Fragmento del texto
☆ ☆ ☆ ☆ ☆ ☆ ☆
En el mundo digital, el lenguaje se ha convertido hoy en un espacio provisional, rebajado y transitorio, un mero material para ser acumulado, trasladado, transformado y moldeado en la forma más conveniente, solo para ser desechado más tarde con la misma facilidad.
Ya que las palabras son baratas y se producen al infinito, se vuelven desperdicios con poco significado y aún menos sentido. La desorientación causada por la copia y el spam es la norma. Rastros de autenticidad u originalidad son vez más difíciles de detectar. Los teóricos franceses que anticiparon la desestabilización del lenguaje jamás imaginaron hasta qué punto las palabras de hoy se rehúsan a estar quietas.
Hoy las palabras solo conocen la agitación. Las palabras actuales son burbujas, criaturas metamórficas, significantes vacíos que flotan en la invisibilidad de la web, ese gran ecualizador del lenguaje del cual tomamos todo insaciable e indiscriminadamente, llenando nuestros discos duros hasta hacerlos desbordar, solo para reemplazarlos por discos duros más grandes y baratos.
El texto digital es el doble del texto impreso, el fantasma en la máquina. El fantasma se ha vuelto más útil que lo real; si no es descargable, no existe. Las palabras son aditivas, se apilan sin fin, se vuelven indiferenciadas. En un momento, explotan en esquirlas y luego se recomponen y forman nuevas constelaciones de lenguaje, solo para volver a explotar.
☆ ☆ ☆ ☆ ☆ ☆ ☆
Datos almacenados
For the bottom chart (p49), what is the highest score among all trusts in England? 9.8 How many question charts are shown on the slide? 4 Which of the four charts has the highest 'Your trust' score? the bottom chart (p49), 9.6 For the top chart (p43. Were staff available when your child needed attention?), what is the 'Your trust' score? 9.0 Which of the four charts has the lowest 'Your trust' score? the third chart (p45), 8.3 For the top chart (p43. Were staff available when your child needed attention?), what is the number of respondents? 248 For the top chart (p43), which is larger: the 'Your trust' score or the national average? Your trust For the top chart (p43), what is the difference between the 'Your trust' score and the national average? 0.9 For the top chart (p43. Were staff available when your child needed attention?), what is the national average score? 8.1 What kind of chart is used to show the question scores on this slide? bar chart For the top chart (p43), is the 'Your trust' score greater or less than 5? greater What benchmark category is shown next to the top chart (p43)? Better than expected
☆ ☆ ☆ ☆ ☆ ☆ ☆
Requisitos de la tarea
(1) Extrae del fragmento sobre el lenguaje digital el pasaje que va de "Hoy las palabras" a "volver a explotar.", ambos incluidos.
(2) Indica si cada afirmación concuerda con el fragmento sobre el lenguaje digital. Responde sí o no y cita textualmente las palabras del fragmento que lo deciden. (a) El texto digital es el doble del texto impreso. (b) Las palabras de hoy solo conocen la quietud. (c) Lo que no es descargable no existe.
(3) Según el fragmento sobre el lenguaje digital, ¿qué es la norma?

Lista de respuestas
(1)
Hoy las palabras solo conocen la agitación. Las palabras actuales son burbujas, criaturas metamórficas, significantes vacíos que flotan en la invisibilidad de la web, ese gran ecualizador del lenguaje del cual tomamos todo insaciable e indiscriminadamente, llenando nuestros discos duros hasta hacerlos desbordar, solo para reemplazarlos por discos duros más grandes y baratos.
El texto digital es el doble del texto impreso, el fantasma en la máquina. El fantasma se ha vuelto más útil que lo real; si no es descargable, no existe. Las palabras son aditivas, se apilan sin fin, se vuelven indiferenciadas. En un momento, explotan en esquirlas y luego se recomponen y forman nuevas constelaciones de lenguaje, solo para volver a explotar.

(2)
(a) Sí: "El texto digital es el doble del texto impreso".
(b) No: "Hoy las palabras solo conocen la agitación".
(c) Sí: "si no es descargable, no existe".

(3) La desorientación causada por la copia y el spam.